Uit te voeren:
a – Wanneer heeft mr. Zwart-Sneek volgens de uitspraak over de wraking schriftelijk laten weten dat zij niet berust in de wraking?
b – Schrijf de uitspraak over de wraking van mr. Zwart-Sneek verder, aansluitend op de laatste zin.

Aangeleverde tekst:
>>>>

Uitspraak
RECHTBANK NOORD-NEDERLAND
mr. E.Th.M. Zwart-Sneek(hierna te noemen: mr. Zwart-Sneek), rechter van deze rechtbank.
1.Het procesverloop
2.Het standpunt van [A]
3.Het standpunt van mr. Zwart-Sneek
4. Beoordeling
Rechtbank Noord-Nederland
In deze zaak heeft verzoekster [A] op 30 maart 2016 tijdens een mondelinge behandeling van een kort geding mr. E.Th.M. Zwart-Sneek gewraakt. [A] was betrokken bij een kort geding tegen [C], die handelde in privé en als executeur van de nalatenschap van [B]. Tijdens de zitting heeft [A] mr. Zwart-Sneek beschuldigd van partijdigheid, omdat zij geen kritische vragen stelde aan de gemachtigde van [C], mr. F. Huisman, en weigerde een voorlopig oordeel te geven over de vorderingen van [A]. Na de zitting heeft [A] haar wrakingsverzoek verder toegelicht in een brief van 31 maart 2016. Mr. Zwart-Sneek heeft in een schrijven van 5 april 2016 laten weten niet te berusten in de wraking.

<<<<

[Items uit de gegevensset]

>>>>

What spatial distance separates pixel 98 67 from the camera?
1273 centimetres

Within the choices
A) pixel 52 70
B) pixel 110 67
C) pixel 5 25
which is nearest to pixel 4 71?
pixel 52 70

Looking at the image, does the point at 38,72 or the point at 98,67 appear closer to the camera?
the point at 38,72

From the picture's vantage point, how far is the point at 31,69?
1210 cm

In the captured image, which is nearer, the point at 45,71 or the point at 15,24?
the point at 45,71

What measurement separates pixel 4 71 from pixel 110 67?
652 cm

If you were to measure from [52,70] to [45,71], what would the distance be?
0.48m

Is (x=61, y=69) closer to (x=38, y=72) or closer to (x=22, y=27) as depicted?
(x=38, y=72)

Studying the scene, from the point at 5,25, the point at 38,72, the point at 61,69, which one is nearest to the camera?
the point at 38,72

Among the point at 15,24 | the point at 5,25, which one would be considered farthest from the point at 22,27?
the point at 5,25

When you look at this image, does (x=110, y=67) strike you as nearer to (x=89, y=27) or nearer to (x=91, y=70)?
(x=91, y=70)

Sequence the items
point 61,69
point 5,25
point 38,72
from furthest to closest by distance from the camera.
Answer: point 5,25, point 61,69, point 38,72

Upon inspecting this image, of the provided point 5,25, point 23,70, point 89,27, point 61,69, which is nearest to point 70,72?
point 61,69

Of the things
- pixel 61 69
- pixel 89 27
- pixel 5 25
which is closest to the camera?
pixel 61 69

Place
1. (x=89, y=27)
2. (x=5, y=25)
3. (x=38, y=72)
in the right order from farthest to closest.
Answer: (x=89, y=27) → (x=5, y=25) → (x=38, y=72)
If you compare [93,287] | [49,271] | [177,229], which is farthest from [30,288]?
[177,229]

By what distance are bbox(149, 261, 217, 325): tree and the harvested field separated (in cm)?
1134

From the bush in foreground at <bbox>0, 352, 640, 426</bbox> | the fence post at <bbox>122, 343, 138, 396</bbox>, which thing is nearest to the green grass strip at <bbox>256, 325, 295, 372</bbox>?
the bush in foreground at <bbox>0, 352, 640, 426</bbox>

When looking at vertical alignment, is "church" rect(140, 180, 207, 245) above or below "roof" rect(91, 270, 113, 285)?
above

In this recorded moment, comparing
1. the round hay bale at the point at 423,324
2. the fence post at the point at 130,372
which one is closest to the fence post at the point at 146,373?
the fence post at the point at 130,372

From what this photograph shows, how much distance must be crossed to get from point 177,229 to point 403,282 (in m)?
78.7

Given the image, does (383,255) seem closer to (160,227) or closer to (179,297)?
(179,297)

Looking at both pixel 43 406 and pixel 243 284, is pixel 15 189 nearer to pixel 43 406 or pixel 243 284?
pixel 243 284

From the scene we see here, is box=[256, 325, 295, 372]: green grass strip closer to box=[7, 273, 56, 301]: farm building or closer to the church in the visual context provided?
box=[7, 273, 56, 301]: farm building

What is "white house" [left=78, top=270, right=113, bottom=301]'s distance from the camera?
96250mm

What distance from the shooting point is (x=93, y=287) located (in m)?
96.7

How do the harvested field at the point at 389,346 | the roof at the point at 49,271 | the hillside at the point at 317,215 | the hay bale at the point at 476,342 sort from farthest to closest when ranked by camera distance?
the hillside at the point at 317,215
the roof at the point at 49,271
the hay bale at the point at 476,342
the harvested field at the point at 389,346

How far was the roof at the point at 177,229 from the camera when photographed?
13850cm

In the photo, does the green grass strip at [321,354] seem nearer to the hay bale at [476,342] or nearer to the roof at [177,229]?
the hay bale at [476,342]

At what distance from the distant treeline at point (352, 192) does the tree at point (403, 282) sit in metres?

<<<<

Antwoorden:
a – Op 5 april 2016.

b –
De wrakingskamer heeft op 22 april 2016 de mondelinge behandeling van het wrakingsverzoek gehouden, waarbij [A] niet aanwezig was. Mr. Zwart-Sneek heeft haar standpunt toegelicht en aangegeven dat het geven van een voorlopig oordeel niet opportuun was. De wrakingskamer heeft de relevante juridische normen uiteengezet, waaronder artikel 36 van het Wetboek van Burgerlijke Rechtsvordering en artikel 6 van het Europees Verdrag voor de Rechten van de Mens.
De wrakingskamer heeft geconcludeerd dat er geen uitzonderlijke omstandigheden zijn die wijzen op een vooringenomenheid van mr. Zwart-Sneek. Het verzoek tot wraking is afgewezen, en de hoofdzaak wordt voortgezet in de stand waarin deze zich bevond ten tijde van het indienen van het wrakingsverzoek. De beslissing is openbaar uitgesproken op 25 april 2016.